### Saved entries
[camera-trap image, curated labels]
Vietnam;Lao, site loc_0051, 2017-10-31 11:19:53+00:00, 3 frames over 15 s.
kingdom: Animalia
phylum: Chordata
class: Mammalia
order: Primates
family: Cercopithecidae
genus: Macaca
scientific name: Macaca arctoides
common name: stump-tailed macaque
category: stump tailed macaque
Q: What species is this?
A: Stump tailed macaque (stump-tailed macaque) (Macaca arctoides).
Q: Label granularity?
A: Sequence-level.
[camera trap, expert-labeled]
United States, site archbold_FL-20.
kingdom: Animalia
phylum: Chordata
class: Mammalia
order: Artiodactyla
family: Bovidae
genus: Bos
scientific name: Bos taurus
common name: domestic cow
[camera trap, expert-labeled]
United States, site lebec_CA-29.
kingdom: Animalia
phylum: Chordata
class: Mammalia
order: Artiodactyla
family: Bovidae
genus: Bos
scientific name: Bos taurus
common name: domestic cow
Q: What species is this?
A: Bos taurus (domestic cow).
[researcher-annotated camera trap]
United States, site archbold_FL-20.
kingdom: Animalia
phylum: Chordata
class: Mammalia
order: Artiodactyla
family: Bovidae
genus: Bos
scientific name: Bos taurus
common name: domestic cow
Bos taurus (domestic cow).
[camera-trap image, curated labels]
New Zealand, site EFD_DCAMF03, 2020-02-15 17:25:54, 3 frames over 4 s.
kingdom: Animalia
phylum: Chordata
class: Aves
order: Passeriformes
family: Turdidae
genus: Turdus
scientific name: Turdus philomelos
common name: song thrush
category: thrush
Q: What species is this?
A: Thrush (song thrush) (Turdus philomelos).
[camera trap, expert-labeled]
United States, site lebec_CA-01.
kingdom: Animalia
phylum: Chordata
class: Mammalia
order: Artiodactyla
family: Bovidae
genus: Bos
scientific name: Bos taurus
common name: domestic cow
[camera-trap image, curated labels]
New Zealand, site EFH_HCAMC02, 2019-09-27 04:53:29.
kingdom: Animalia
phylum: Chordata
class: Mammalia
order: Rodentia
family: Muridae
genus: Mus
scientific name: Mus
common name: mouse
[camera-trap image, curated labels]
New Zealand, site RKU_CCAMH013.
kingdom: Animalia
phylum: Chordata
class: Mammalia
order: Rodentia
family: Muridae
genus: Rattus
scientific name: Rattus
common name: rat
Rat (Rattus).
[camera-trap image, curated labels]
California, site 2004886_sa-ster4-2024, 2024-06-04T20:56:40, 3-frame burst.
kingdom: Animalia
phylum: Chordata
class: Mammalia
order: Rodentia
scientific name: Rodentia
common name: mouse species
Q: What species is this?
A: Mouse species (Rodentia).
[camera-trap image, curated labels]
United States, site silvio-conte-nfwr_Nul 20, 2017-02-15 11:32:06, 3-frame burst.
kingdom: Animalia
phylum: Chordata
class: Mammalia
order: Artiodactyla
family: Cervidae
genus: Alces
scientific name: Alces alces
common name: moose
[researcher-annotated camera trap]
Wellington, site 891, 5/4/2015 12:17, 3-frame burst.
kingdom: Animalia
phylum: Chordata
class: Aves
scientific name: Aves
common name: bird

### TASK BRIEF
Would you copy exactly the lines from the one that contains "scientific name: Rodentia" through the final line of the records above, including both?

### YOUR RESPONSE
scientific name: Rodentia
common name: mouse species
Q: What species is this?
A: Mouse species (Rodentia).
[camera-trap image, curated labels]
United States, site silvio-conte-nfwr_Nul 20, 2017-02-15 11:32:06, 3-frame burst.
kingdom: Animalia
phylum: Chordata
class: Mammalia
order: Artiodactyla
family: Cervidae
genus: Alces
scientific name: Alces alces
common name: moose
[researcher-annotated camera trap]
Wellington, site 891, 5/4/2015 12:17, 3-frame burst.
kingdom: Animalia
phylum: Chordata
class: Aves
scientific name: Aves
common name: bird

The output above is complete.